The absurdities of this narrative are more than equaled by the story of exorcism told in the Book of Tobit (see Lunge, Apocrypha, 151-53) where the liver and heart of a fish, miraculously caught, are burned upon the ashes of incense, and the resulting smoke drives away a demon. This whole story is well worthy of careful reading for the light it throws upon the unrestrained working of the imagination upon such matters.

In the rabbinical writers the very limit of diseased morbidness is reached in the long and repulsive details, which they give of methods used in exorcism (see Whitehouse, HDB, article “Demon,” I, 592b; compare 593b; Edersheim, Life and Times of Jesus the Messiah, II, 775-76).

4. CONTRASTS OF NEW TESTAMENT AND POPULAR METHODS WITH DEMONS

In most striking contrast with this stand the Biblical narratives. The very point of connection which we have noted is also the point of contrast. The mighty and efficacious word with which Jesus rebuked and controlled demons was no exorcistic formula spoken by rote, but His own living word of holy power. “In the name of Jesus” did not mean that the sacred name formally uttered possessed magical power to effectuate a cure. The ancient Semitic formula, “in the name of,” given a deep ethical meaning in the Old Testament, had a still deeper meaning in the New Testament. The proper and helpful use of it meant a reliance upon the presence and living power of Christ from whom alone power to do any mighty work comes (Jn 15:5).

This fundamental difference between the ideas and methods of Jesus and His disciples and current conceptions and usages becomes the more striking when we remember that the lower range of ideas and practices actually prevailed among the people with whom the Lord and His followers were associated.

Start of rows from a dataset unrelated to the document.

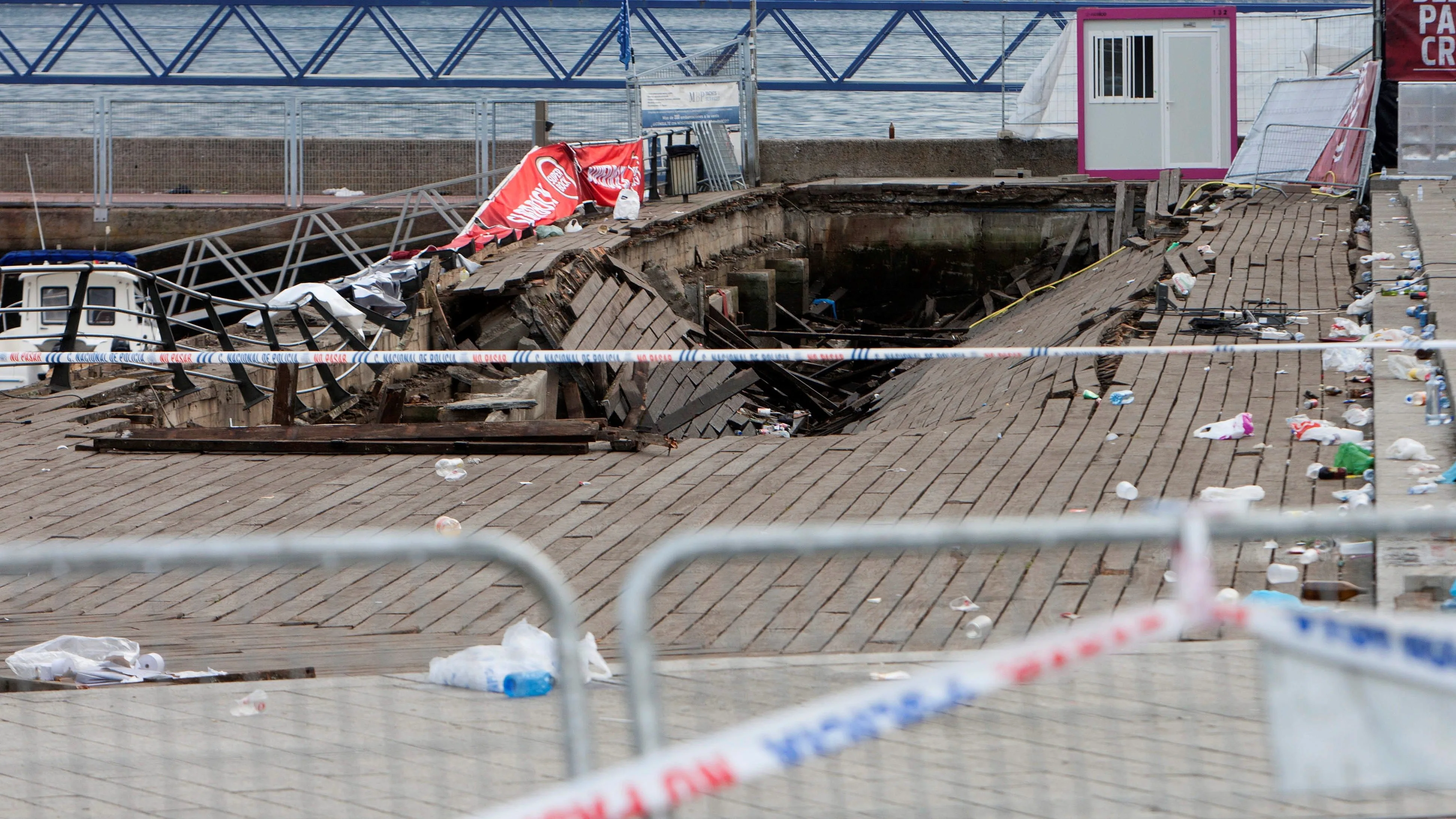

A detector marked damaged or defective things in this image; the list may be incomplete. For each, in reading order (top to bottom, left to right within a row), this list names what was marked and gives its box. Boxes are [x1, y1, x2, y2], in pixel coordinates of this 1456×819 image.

bent metal railing [1, 261, 410, 402]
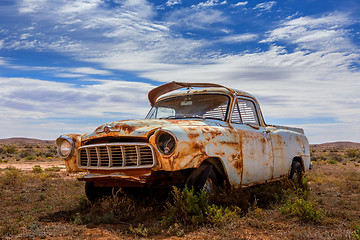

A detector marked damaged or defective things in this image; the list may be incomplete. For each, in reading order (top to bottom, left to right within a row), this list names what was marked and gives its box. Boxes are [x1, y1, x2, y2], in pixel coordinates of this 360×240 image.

rusty pickup truck [55, 81, 310, 200]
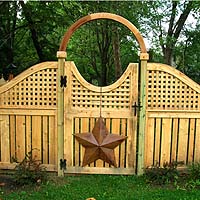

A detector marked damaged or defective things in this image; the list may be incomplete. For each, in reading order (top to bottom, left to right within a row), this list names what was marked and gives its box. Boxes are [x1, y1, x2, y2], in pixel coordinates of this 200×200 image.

rusty metal star [74, 116, 127, 168]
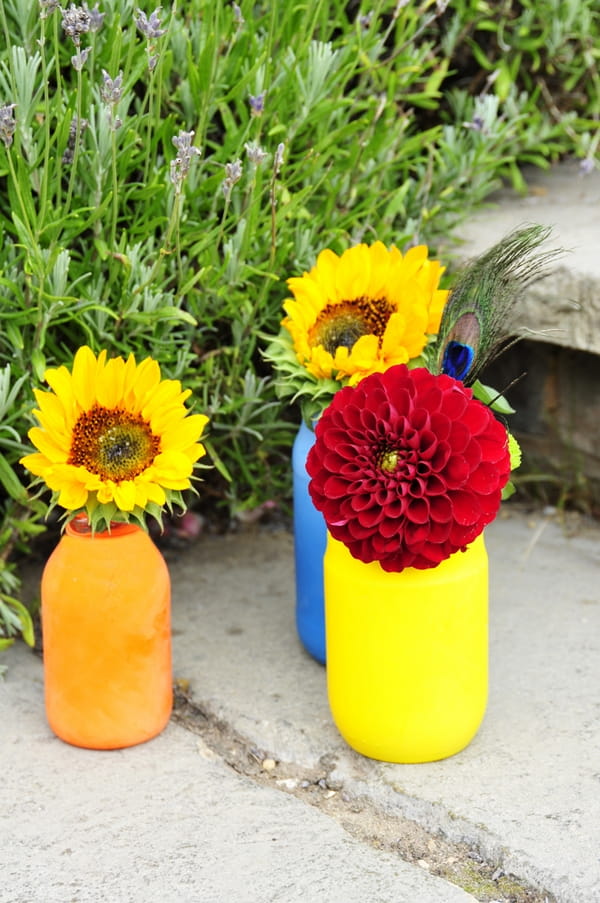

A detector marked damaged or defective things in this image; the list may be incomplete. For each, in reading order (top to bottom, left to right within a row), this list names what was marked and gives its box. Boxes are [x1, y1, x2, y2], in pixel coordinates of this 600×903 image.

crack in concrete [171, 680, 556, 903]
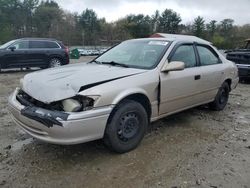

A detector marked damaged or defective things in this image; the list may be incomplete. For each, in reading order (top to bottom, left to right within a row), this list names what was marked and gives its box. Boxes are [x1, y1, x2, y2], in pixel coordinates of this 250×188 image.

detached bumper cover [7, 89, 113, 145]
broken headlight [61, 96, 98, 112]
crumpled hood [22, 62, 146, 103]
damaged toyota camry [7, 34, 238, 153]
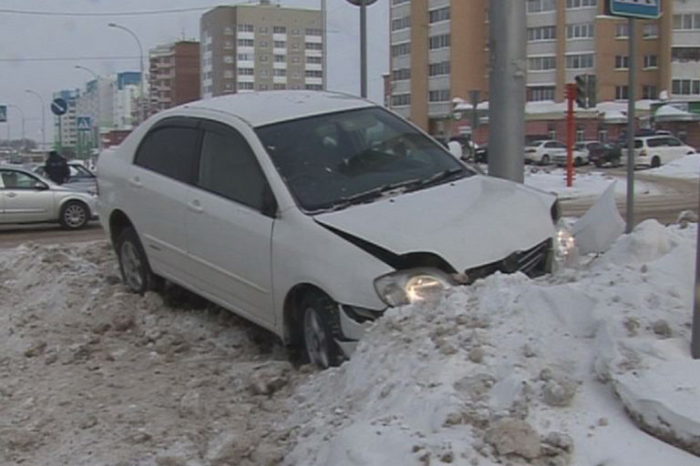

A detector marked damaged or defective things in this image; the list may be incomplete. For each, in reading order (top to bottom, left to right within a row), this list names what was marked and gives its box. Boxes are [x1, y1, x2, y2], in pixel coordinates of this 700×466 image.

white damaged sedan [95, 91, 572, 368]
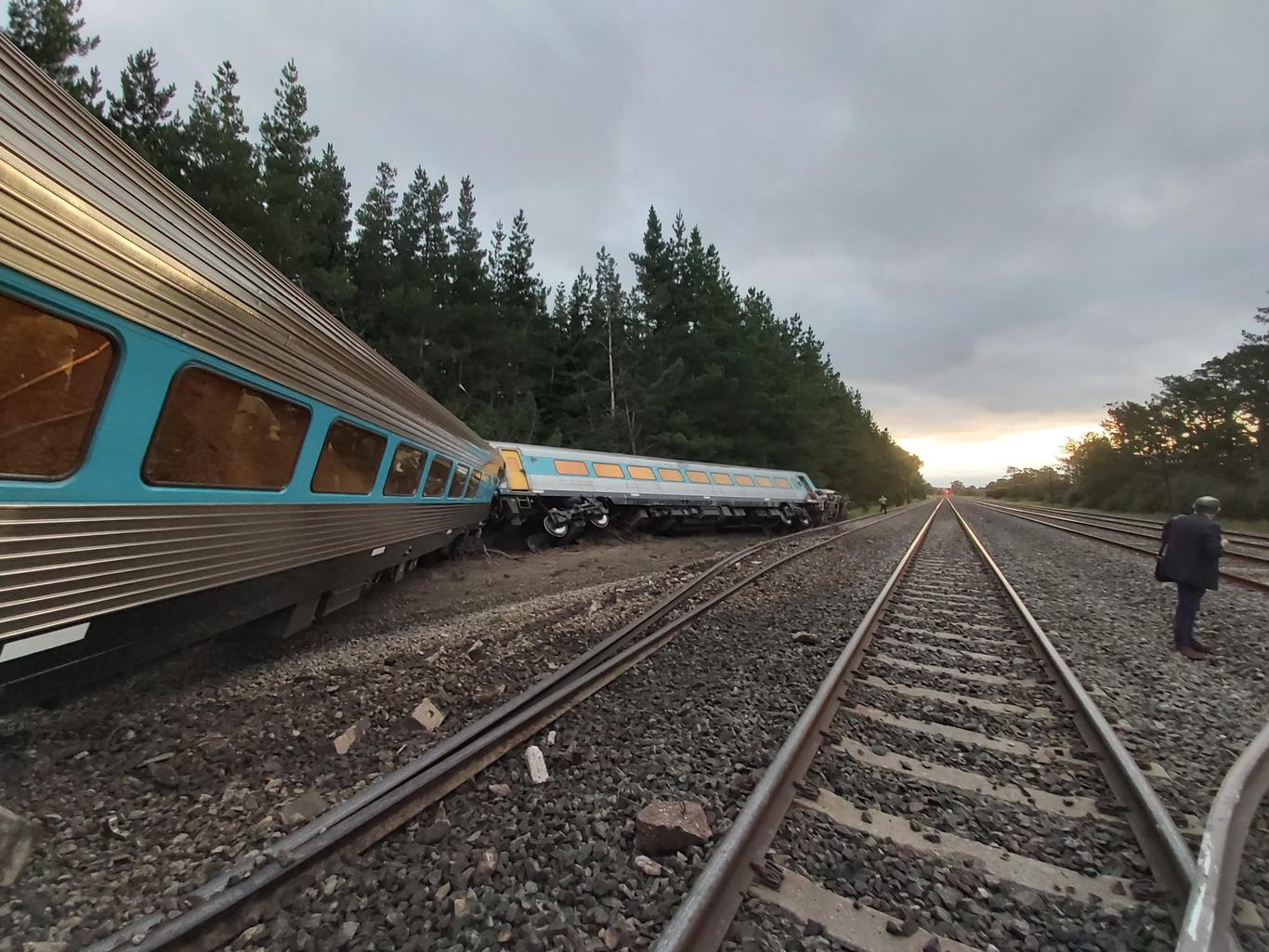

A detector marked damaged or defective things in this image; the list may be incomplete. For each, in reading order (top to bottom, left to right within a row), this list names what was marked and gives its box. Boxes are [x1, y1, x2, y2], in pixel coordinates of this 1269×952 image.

bent rail [1174, 721, 1269, 951]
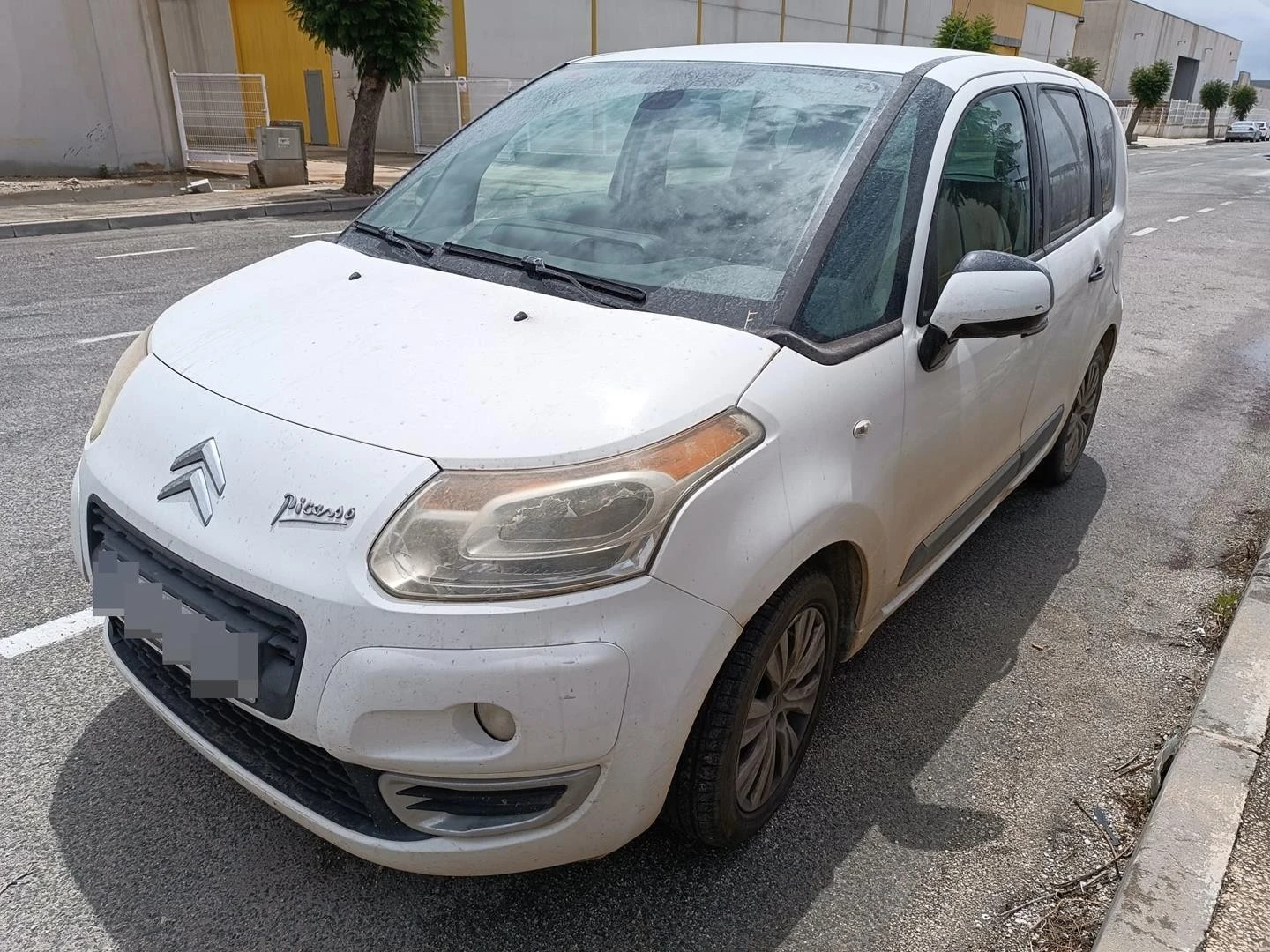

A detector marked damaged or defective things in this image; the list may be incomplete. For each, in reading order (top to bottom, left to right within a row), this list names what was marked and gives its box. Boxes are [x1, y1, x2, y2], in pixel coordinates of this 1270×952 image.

cracked headlight [86, 324, 153, 443]
cracked headlight [367, 411, 766, 603]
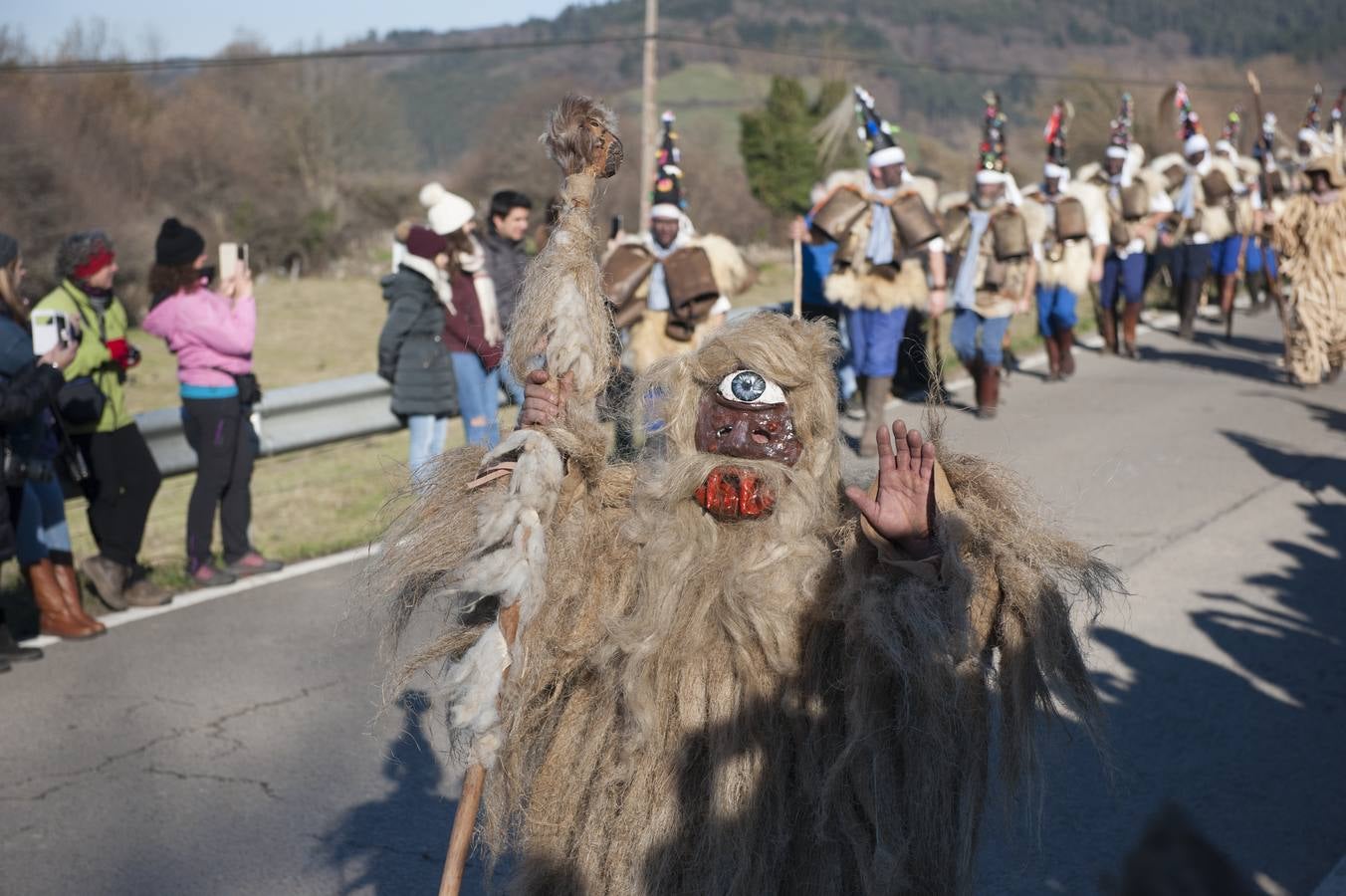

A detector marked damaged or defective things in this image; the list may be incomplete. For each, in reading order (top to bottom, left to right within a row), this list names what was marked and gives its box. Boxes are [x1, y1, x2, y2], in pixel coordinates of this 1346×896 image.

crack in asphalt [0, 680, 341, 796]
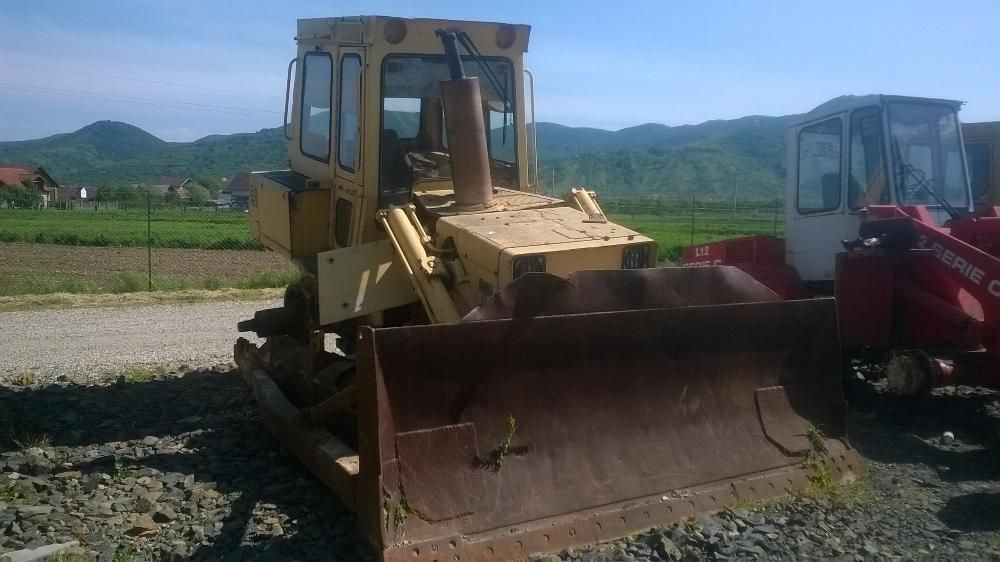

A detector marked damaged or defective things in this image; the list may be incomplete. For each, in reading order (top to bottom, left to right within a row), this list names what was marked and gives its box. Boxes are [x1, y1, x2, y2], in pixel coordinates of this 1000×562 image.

rusty dozer blade [354, 268, 860, 560]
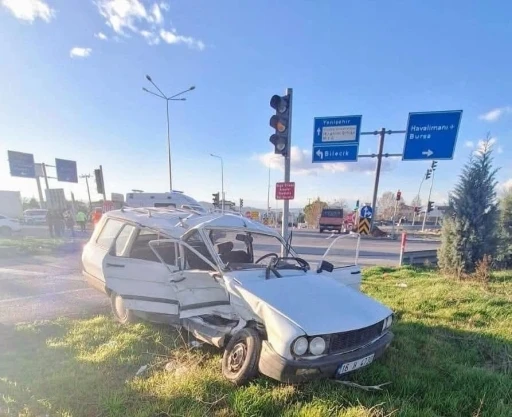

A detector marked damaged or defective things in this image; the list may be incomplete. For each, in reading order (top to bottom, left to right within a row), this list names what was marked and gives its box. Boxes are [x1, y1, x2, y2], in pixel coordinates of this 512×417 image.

shattered windshield [206, 229, 290, 268]
wrecked white car [82, 208, 394, 384]
crumpled car hood [232, 272, 392, 334]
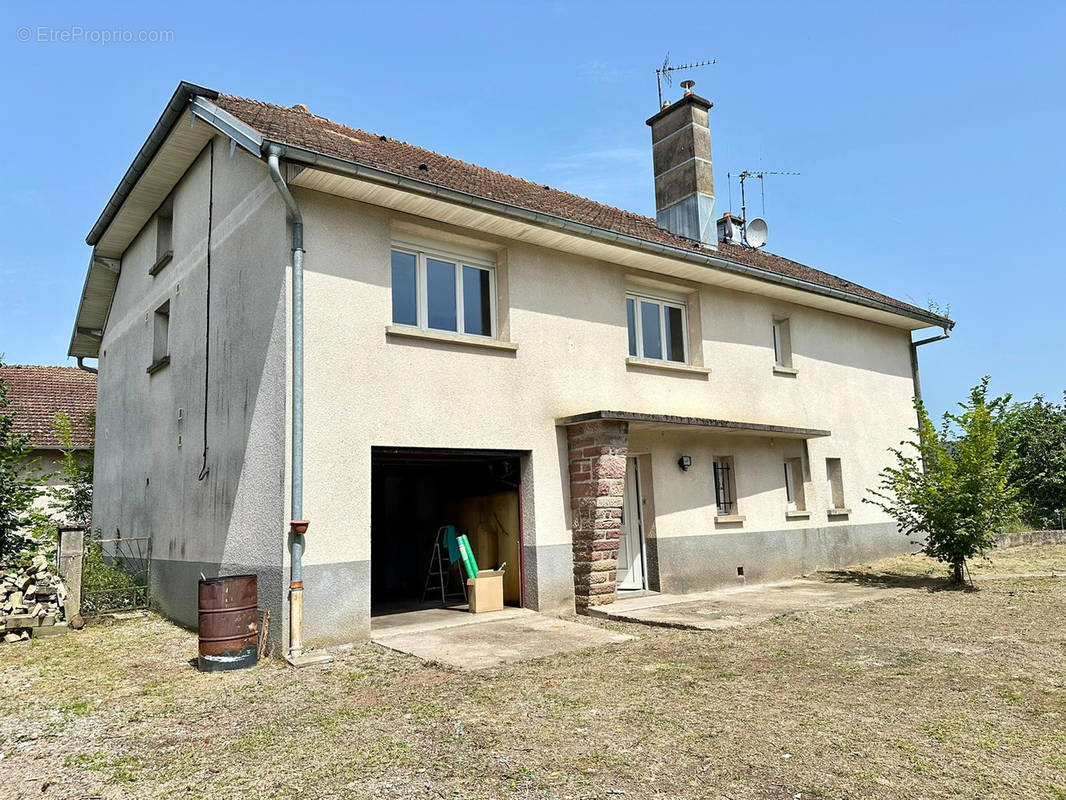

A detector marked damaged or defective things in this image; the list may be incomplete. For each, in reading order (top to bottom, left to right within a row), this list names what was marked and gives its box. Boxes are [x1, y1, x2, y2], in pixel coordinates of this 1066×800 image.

rusty metal barrel [195, 571, 256, 674]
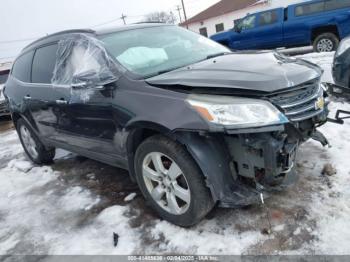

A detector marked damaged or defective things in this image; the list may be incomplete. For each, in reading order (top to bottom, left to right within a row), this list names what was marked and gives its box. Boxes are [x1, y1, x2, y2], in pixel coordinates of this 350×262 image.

damaged chevrolet traverse [4, 23, 330, 226]
crumpled hood [146, 51, 322, 94]
broken headlight [187, 95, 288, 129]
front end damage [175, 77, 330, 207]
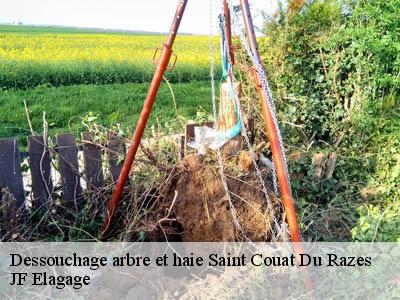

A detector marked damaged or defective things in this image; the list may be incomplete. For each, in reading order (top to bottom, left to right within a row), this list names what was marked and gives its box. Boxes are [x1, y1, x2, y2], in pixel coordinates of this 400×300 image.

The famous passage (Mt 12:24 and parallel) in which the Pharisees attribute to demoniacal influence the cures wrought by Jesus upon the demonized, usually studied with reference to our Lord’s word about the unforgivable sin, is also remarkable for the idea concerning demons which it expresses. The idea which evidently underlies the accusation against Jesus was that the natural way to obtain control over demons is by obtaining, through magic, power over the ruler of demons. In reply to this Jesus maintains that since the demons are evil they can be controlled only by opposition to them in the power of God.

It is most suggestive that we have in Acts 19:13ff a clear exposition, in connection with exorcism, of just the point here insisted upon. According to this narrative a group of wandering professional Jewish exorcists, witnessing the cures accomplished by Paul, attempted to do the same by the ritualistic use of the name of Jesus. They failed ignominiously because, according to the narrative, they lacked faith in the living Christ by whose power such miracles of healing were wrought, although they were letter-perfect in the use of the formula. This narrative shows clearly what the New Testament understanding of the expression “in my name” implied in the way of faith and obedience.

Here as elsewhere, the chastened mental restraint under which the New Testament was composed, the high spiritual and ethical results of the intimacy of the disciples with Jesus, are clearly manifest.
Our Lord and His disciples dealt with the demoniacs as they dealt with all other sufferers from the malign, enslaving and wasting power of sin, with the tenderness of an illimitable sympathy, and the firmness and effectiveness of those to whom were granted in abundant measure the presence and power of God.